Implementation of backpropagation artificial neural network for early detection of vitamin and mineral deficiency
Author(s) -
Nina Sevani,
Iwan Aang Soenandi,
Fajar Saputra
Publication year - 2020
Publication title -
iop conference series. materials science and engineering
Language(s) - English
Resource type - Journals
eISSN - 1757-899X
pISSN - 1757-8981
DOI - 10.1088/1757-899x/847/1/012043
Subject(s) - backpropagation , artificial neural network , computer science , word error rate , vitamin , artificial intelligence , machine learning , medicine
Basic Health Research data in 2018 show that around 95.5 percent of Indonesian people less consumption of fruit and vegetables. This condition then leads to the suspicion of vitamin and mineral deficiency in Indonesia people. Several methods have been used to detect vitamin and mineral deficiency, such as convolutional rule-based and certainty factor method.
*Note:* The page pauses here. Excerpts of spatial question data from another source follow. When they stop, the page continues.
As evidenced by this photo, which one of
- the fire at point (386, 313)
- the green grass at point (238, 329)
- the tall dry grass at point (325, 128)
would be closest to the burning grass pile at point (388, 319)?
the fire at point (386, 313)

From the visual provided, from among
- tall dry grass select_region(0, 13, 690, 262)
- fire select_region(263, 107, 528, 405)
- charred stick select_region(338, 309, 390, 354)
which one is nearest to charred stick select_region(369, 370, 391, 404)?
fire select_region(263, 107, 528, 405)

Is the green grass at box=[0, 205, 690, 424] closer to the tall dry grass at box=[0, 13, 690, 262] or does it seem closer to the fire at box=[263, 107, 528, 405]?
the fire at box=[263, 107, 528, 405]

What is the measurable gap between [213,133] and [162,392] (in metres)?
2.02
However, these methods are less adaptive to adapt to the changes in symptoms when detecting vitamin and mineral deficiencies. This paper proposes an artificial neural network (ANN) using backpropagation (BPN) to detect the vitamin and mineral deficiencies in the human body. Using 107 input of physical symptoms and 17 output of the type of vitamin and mineral, the architecture of the ANN consist of 107-50-17 neurons for the input layer, hidden layer, and output layer respectively. Based on some trial and error experiments, can be determined the epoch, the learning rate, and the error rate to produce the optimal result of the detection. This experiment using 623 epochs, 0.0517 error rate, and 0.1 for the learning rate. The performance measurement conducted using precision, recall, and F-score, for each class output. The experiment shows the proposed ANN using BPN reaches an accuracy level of 73%.